_TEXT EXCERPT:_
Segment Open
Bike people have Many Opinions about lube. Mine is that grit is worse than rust for a chain. Tri-flow is cheap and just tenacious enough to withstand a day or two of rain, but not so tenacious as to attract a lot of grime. That said, it ain’t perfect. Unlike silicone based lubes it will attract grime, yet a good dunking will still leave you with a rusty chain. For commuter rigs like ours, a rusty chain is no problem if you relube it right away

I use a chain checker to measure chain wear. In general I change any given chain two or three times/year. I have learned the hard way that trying to save $30 on a chain is a great way to lose $150 on a cassette.

Then I use the capillary straw on a bottle of tri-flow to hit a few other spots with tiny drops of lube:

  • each pivot on a derailleur
  • brake pivots (taking care not to let the lube touch the brake pad)
  • where exposed cables pass into cable housing
  • springs on clipless pedal cleats
  • around the bushings on derailleur pulleys

I shift through all the gears and work the brakes to ensure the lube works into every pivot.

I check all the bearings for play or resistance. Sometimes I might try to resolve those issues myself (generally by cleaning & repacking bearings with Phil Wood grease) but in the past few years I am more likely to take it to the shop.

Tune

This is where having clean bikes really pays off. I do very little tuning other than tightening brakes as pads wear out. Derailleur and brake tuning varies a lot by bike so I won’t go into great detail. But on every bike I check that:

  • brakes bring wheels to a full stop without bottoming out…
  • …but with enough range of motion to provide good stopping leverage
  • brake pads have plenty of wear remaining
  • chain passes cleanly into/out of every gear
  • derailleur doesn’t skip, especially in the middle gears

Tires

I fill each tire to its best pressure. For clinchers, we run between 50PSI (40mm tires) and 90PSI (25mm tires). I’m the only one riding tubeless, which I generally keep 30–50PSI for street riding. I have a good intuitive sense for what these pressures feel like under my fingers, but at least once a week I use the floor pump (with its accurate gauge) to make sure we are at the right pressure. Our best floor pump has a secondary reservoir (for seating tubeless tires). I leave this reservoir filled at ~60–80PSI, so simply hooking up the pump & opening the reservoir tends to top everyone off, at the same time as I’m checking pressure.

If we noticed a slow leak on a bike during the week, I’ll take that tube out and check it more closely. Sometimes this means passing it through a bucket full of water, looking for bubbles, then patching it. But I am getting richer and lazier, so if I notice a slow leak these days I’m more likely just to put in a new tube.

For the bikes with tubeless tires, I give them a spin and listen closely for the sealant sloshing as the tire slows. If I can’t hear any, I will remove the valve core and add 2-4oz of sealant. After I switched to cheaper tubeless tires, they have become almost maintenance free. It seems the most expensive tires (hint: the ad copy reads “supple”) are the most prone to punctures that must be plugged.
Segment Closed
_DATA BLOCK:_
Segment Open
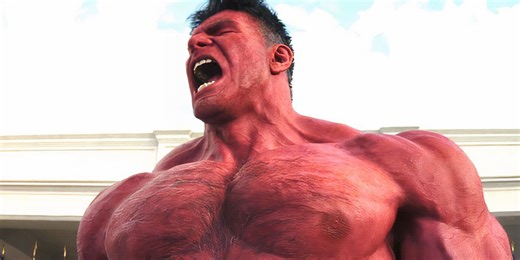 What's Next for the Red Hulk in the MCU?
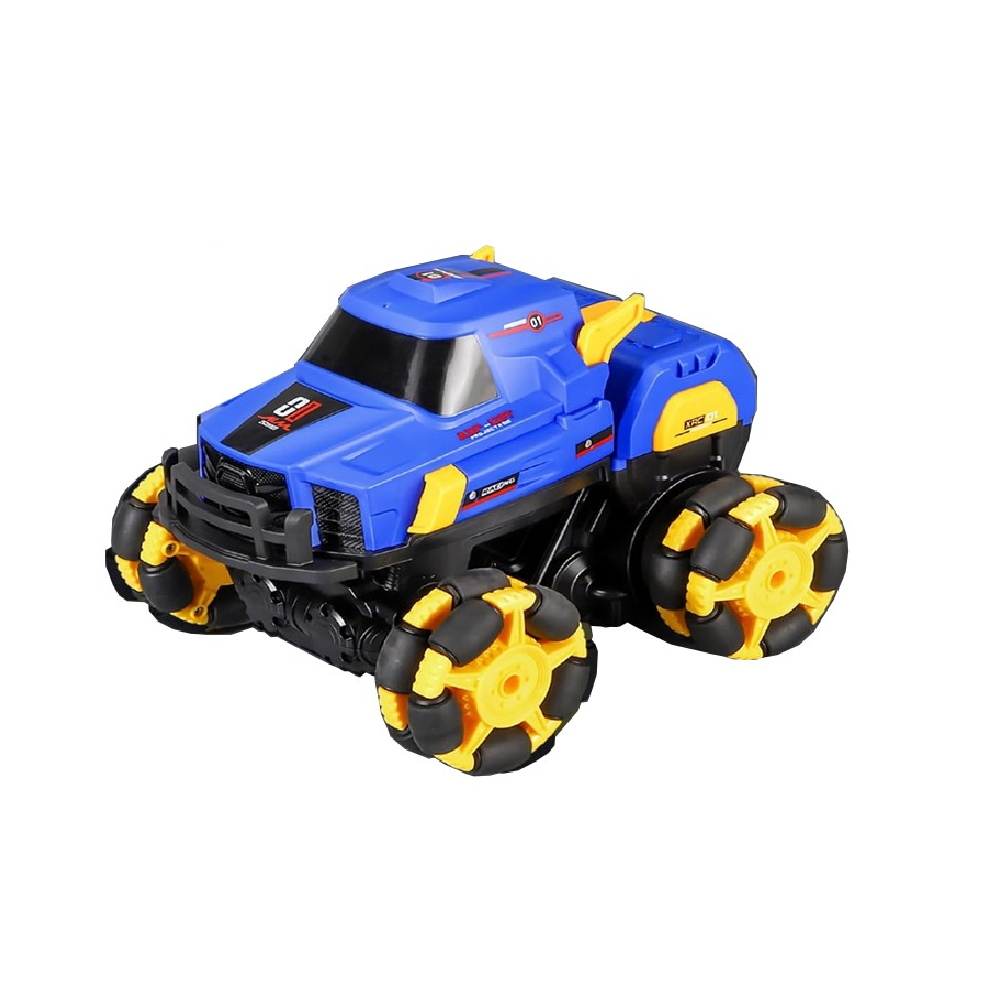 Stem - Deformation Stunt Car - 1Pc - Color May Vary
Segment Closed
_DIRECTIONS:_
1. Retype the bike maintenance text starting at "Bike people have" and ending at "on a cassette.".
2. In the bike maintenance text, which spots get tiny drops of tri-flow from the capillary straw? List every one.
3. Write what comes next in the bike maintenance text, picking up after its last sentence.
The lines have nothing to do with the bike maintenance text.

_EXPECTED OUTPUTS:_
1.
Bike people have Many Opinions about lube. Mine is that grit is worse than rust for a chain. Tri-flow is cheap and just tenacious enough to withstand a day or two of rain, but not so tenacious as to attract a lot of grime. That said, it ain’t perfect. Unlike silicone based lubes it will attract grime, yet a good dunking will still leave you with a rusty chain. For commuter rigs like ours, a rusty chain is no problem if you relube it right away

I use a chain checker to measure chain wear. In general I change any given chain two or three times/year. I have learned the hard way that trying to save $30 on a chain is a great way to lose $150 on a cassette.

2.
- each pivot on a derailleur
- brake pivots (taking care not to let the lube touch the brake pad)
- where exposed cables pass into cable housing
- springs on clipless pedal cleats
- around the bushings on derailleur pulleys

3.
Irregularly

In my younger, simpler days I did all our bike maintenance, which is how I built our bike toolbox. (Every time I needed something weird like a crankset puller or chain whip, I would buy exactly that tool.) As I get older/busier/richer, and as our bikes get more complicated, I am more likely to take bikes to the shop for maintenance. The following is a non-exhaustive list of projects I am likely to take on, in probably the order of likelihood that I will do it myself:

  1. Replace brake pads (1–3×/yr/bike)
  2. Replace chains (2–4×/yr/bike)
  3. Take off/put on fenders (? maybe 3–6×/yr for all bikes)
  4. Repack loose bearings (< 2–3×/yr for all bikes)
  5. Replace cables (1×/yr/bike)
  6. Replace cables and housing (1×/yr/bike)
  7. Replace cables and housing and bar tape (< 1×/yr/bike)
  8. True wheels (1 – 2×/yr for all bikes)
  9. Replace bearing cartridges (< 1×/yr for all bikes)

The unexpected

The most common on-the-bike maintenance situations are (in descending order of likelihood):

  1. Dropped chain
  2. Wedged chain
  3. Flat tire
  4. Randomly adjusting something like a loose fender, or saddle height

Keeping bikes clean and tuned minimizes chain issues, but they still happen, especially if you’re a kid who grinds away every mile in your top gear. There is no special tool to carry for this, you just use your hands and knowledge of how derailleurs work to finesse the chain back to where it should be.

For everything else, we all carry a minimal toolkit to deal with on-the-bike situations:

  • Tire levers
  • Patch kit
  • Spare tube
  • Mini-pump
  • Small multitool

Note about mini-pumps

There is something about this product category that just begs for failure. If they’re small enough to carry, they are (generally) too small to require less than a couple hundred pumps — and they might be so cheaply built that they break during use! Frame pumps work great but don’t fit in a backpack. For my money — and more importantly, for my family — I have never found better mini-pumps thanTopeak morph pumps. In fact, I still have the Road Morph I took with me on my tour down the Oregon coast in 2002 — which was for years my only bike pump. It is good enough to use like a regular floor pump. I also have a Lezyne Pressure Drive. This is fussier to use than the Morph (it must be threaded onto the valve), and it has a smaller chamber so it takes 100+ pumps to get you to a decent pressure. But it is very reliable, and solidly built.

I am not a fan of CO2 cartridge inflators, sheesh don’t get me started.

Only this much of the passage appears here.